Bug 215217

Summary: Kernel fails to boot at an early stage when built with GCC_PLUGIN_LATENT_ENTROPY=y (PowerMac G4 3,6)
Product: Platform Specific/Hardware Reporter: Erhard F. (erhard_f)
Component: PPC-32Assignee: platform_ppc-32
Status: RESOLVED CODE_FIX    
Severity: normal CC: christophe.leroy, michael
Priority: P1    
Hardware: PPC-32   
OS: Linux   
Kernel Version: 5.16-rc3 Subsystem:
Regression: No Bisected commit-id:
Attachments: kernel .config (5.16-rc3, PowerMac G4 DP)
kernel .config (4.18.20, PowerMac G4 DP)
kernel .config (5.16-rc4 + CFLAGS_setup_32.o +=... , PowerMac G4 DP)
kernel zImage (5.16-rc5 + CFLAGS_setup_32.o/early_32.o +=... , PowerMac G4 DP)
kernel vmlinux.xz (5.16-rc5 + CFLAGS_setup_32.o/early_32.o +=... , PowerMac G4 DP)

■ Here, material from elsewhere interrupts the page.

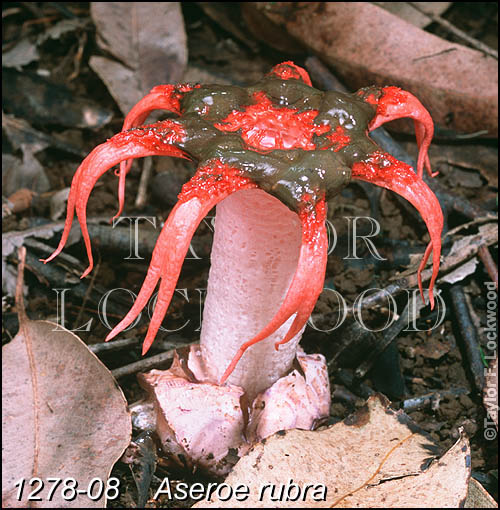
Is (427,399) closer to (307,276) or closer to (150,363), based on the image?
(150,363)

Description Erhard F. 2021-12-04 22:48:03 UTC
Created attachment 299871 [details]
kernel .config (5.16-rc3, PowerMac G4 DP)

Get this on my PowerMac G4 DP when I build a kernel with GCC_PLUGIN_LATENT_ENTROPY=y. The kernel gets decompressed but shortly afterwards the machine freezes, displaying in black letters on an entirely white screen:

done
found display   : /pci@f0000000/ATY,AlteracParent@10/ATY,Alterac_B@1, opening...

Same kernel config built without GCC_PLUGIN_LATENT_ENTROPY just boots fine. Happens on v5.15.5 and v5.16-rc3. I did not test other kernel versions yet.

My Talos II (Power9) on the other hand just works fine with a GCC_PLUGIN_LATENT_ENTROPY=y built kernel.
Comment 1 Christophe Leroy 2021-12-05 08:08:15 UTC
POWER9 doesn't have KASAN.

Did you try G4 without KASAN ?
Comment 2 Erhard F. 2021-12-05 09:51:03 UTC
Just rebuilt the kernel without KASAN but I still hit this bug.
Comment 3 Christophe Leroy 2021-12-05 17:48:18 UTC
I tried your config under QEMU and it works. So I don't know how I could help.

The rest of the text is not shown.